Retailers go omni-channel for clicks and footfalls


August 8, 2013

Priyanka Pani , The Hindu Businessline

Mumbai, August 8, 2013

Department store chain Shoppers Stop is charting out plans to evolve as an omni-channel retailer in a bid to provide seamless access to consumers in physical stores as well as online. They expect this to make customers buy more — at least 15 to 30 per cent more — as some research studies have shown.

With consumers increasingly turning to online shopping, brick-and-mortar retailers are devising ways to stay ahead by offering incentives to walk-in customers. The omni-channel strategy is one such initiative.

Shoppers Stop Managing Director Govind Srikhande said, “Globally, several departmental stores, such as Macy’s, John Lewis or Sacks have come back strongly through omni-channel retailing. About 9-20 per cent of their overall sales come through this channel.” He said this trend would slowly catch up with Indian retailers, too. The Mumbai-based retailer that got into e-commerce three years ago recently revamped its online channel.

Other retailers, such as Future Group, Lifestyle, Tata’s Croma Retail, too, have similar plans.

Online platform

Rajan Malhotra, President (retail strategy) at Future Group, the country’s largest retail company, said the firm doesn’t want to be a pure play e-commerce or physical store but an omni-channel retailer.

The group’s consumer durables and electronics business, eZone launched an online platform three months ago and has witnessed a 50-60 per cent jump in sales sequentially, he added. “The plan now is to integrate both offline and online in a flawless manner,” Malhotra said, adding that eZone’s online business will fetch over Rs 200 crore within a year from just Rs 1 crore at present.

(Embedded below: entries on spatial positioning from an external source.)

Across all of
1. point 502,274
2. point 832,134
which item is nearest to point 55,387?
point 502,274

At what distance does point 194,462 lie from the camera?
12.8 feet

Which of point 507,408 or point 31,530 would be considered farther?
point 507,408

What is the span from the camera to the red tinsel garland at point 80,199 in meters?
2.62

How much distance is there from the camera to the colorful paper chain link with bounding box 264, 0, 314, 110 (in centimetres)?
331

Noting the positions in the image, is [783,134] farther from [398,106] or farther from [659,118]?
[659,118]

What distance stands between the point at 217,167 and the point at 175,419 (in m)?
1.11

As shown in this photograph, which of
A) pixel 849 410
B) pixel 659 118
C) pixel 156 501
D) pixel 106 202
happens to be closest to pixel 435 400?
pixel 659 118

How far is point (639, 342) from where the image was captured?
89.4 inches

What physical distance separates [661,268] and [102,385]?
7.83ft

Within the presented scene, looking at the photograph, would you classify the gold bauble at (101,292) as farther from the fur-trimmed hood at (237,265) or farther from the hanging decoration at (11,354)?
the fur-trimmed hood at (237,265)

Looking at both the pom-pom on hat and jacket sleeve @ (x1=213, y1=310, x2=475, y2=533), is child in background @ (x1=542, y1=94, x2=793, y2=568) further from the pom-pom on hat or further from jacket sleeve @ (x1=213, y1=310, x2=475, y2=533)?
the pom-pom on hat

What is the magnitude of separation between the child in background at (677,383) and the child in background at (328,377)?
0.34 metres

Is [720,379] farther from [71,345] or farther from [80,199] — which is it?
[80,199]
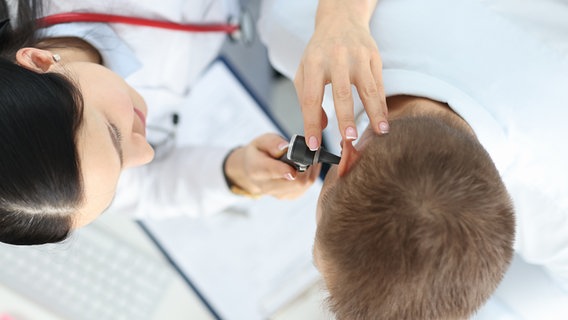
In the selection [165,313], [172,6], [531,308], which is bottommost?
[165,313]

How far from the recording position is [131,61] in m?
0.72

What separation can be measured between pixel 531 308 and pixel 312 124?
0.43m

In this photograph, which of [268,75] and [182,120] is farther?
[268,75]

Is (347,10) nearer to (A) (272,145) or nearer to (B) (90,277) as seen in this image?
(A) (272,145)

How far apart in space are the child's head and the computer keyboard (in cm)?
52

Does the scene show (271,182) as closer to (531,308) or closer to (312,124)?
(312,124)

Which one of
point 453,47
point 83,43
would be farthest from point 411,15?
point 83,43

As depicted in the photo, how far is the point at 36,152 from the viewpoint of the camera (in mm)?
492

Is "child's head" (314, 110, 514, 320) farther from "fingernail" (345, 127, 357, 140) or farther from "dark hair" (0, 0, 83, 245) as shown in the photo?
"dark hair" (0, 0, 83, 245)

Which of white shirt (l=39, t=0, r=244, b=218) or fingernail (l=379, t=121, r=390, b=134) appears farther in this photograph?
white shirt (l=39, t=0, r=244, b=218)

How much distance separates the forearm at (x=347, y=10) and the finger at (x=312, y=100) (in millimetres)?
80

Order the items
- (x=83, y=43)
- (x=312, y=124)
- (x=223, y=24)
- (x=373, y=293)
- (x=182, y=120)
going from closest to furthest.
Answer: (x=373, y=293) < (x=312, y=124) < (x=83, y=43) < (x=223, y=24) < (x=182, y=120)

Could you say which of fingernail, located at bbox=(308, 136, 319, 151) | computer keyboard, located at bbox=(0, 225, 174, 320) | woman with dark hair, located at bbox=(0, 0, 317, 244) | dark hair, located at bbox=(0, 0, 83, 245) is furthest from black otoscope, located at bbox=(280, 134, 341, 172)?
computer keyboard, located at bbox=(0, 225, 174, 320)

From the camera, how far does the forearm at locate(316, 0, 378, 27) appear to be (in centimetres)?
59
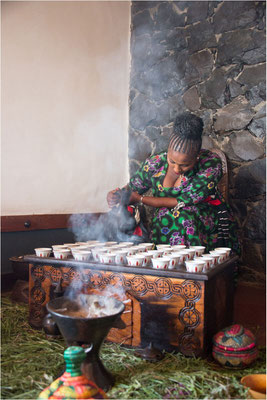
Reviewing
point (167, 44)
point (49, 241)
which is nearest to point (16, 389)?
point (49, 241)

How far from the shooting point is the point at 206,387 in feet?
5.67

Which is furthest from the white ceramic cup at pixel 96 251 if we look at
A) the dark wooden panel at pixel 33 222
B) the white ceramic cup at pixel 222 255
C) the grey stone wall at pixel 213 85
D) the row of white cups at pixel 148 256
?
the grey stone wall at pixel 213 85

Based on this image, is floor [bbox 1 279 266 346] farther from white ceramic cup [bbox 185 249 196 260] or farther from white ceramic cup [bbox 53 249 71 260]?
white ceramic cup [bbox 53 249 71 260]

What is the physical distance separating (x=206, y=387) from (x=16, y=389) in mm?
850

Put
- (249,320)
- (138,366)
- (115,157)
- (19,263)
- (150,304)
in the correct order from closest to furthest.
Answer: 1. (138,366)
2. (150,304)
3. (249,320)
4. (19,263)
5. (115,157)

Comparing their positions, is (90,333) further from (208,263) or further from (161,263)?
(208,263)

The Landmark group’s value retail arm, Max Lifestyle, is also planning a similar strategy in the next four-five months. However, the company refused to divulge any details fearing competition.

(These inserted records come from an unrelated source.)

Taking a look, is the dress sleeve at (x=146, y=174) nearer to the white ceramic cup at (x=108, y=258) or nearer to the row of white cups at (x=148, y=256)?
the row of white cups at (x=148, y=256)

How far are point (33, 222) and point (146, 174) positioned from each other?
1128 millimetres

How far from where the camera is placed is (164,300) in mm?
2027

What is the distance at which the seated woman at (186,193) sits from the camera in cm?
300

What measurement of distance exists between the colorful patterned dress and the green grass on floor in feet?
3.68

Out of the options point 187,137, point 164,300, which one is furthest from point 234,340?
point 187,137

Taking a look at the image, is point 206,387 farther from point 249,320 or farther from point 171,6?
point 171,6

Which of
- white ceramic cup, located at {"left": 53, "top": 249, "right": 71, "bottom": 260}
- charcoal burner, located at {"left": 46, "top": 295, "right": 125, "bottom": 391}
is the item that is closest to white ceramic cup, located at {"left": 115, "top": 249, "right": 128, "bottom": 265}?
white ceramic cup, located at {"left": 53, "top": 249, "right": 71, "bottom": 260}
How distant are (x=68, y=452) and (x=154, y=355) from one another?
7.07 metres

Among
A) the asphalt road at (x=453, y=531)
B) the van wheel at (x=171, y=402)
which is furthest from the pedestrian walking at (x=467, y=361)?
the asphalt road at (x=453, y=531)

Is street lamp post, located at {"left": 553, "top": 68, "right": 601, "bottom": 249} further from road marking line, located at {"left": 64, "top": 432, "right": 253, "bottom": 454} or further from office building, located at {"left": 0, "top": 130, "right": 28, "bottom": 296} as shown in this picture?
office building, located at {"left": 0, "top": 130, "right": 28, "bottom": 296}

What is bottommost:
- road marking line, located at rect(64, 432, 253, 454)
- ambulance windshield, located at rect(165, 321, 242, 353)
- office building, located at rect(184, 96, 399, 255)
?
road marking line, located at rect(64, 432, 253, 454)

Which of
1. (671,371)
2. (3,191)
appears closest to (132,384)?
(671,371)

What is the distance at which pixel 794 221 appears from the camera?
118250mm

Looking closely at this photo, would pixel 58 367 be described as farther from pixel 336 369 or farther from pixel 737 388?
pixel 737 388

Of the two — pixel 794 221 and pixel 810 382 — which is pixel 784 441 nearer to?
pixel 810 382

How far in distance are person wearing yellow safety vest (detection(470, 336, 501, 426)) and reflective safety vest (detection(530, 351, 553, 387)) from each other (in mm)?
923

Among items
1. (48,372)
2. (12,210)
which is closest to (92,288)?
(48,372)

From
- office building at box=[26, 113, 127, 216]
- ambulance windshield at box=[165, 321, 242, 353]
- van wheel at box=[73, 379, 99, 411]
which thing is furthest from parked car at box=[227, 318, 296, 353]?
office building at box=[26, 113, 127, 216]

Devangshu Dutta, founder of a marketing and retail research firm, Third Eyesight, wondered whether retailers had the necessary expertise to meet customer demands.

“They have to invest heavily in creating and integrating all the channels and technology systems to act as one,” Dutta said.

Retailers will have to add quick pick-up counters for online purchasers, train their staff to handle instant check-out though a smartphone or tablet and gather data to personalise the shopping experience, he added.

(This article appeared in The Hindu Businessline on 8 August 2013.)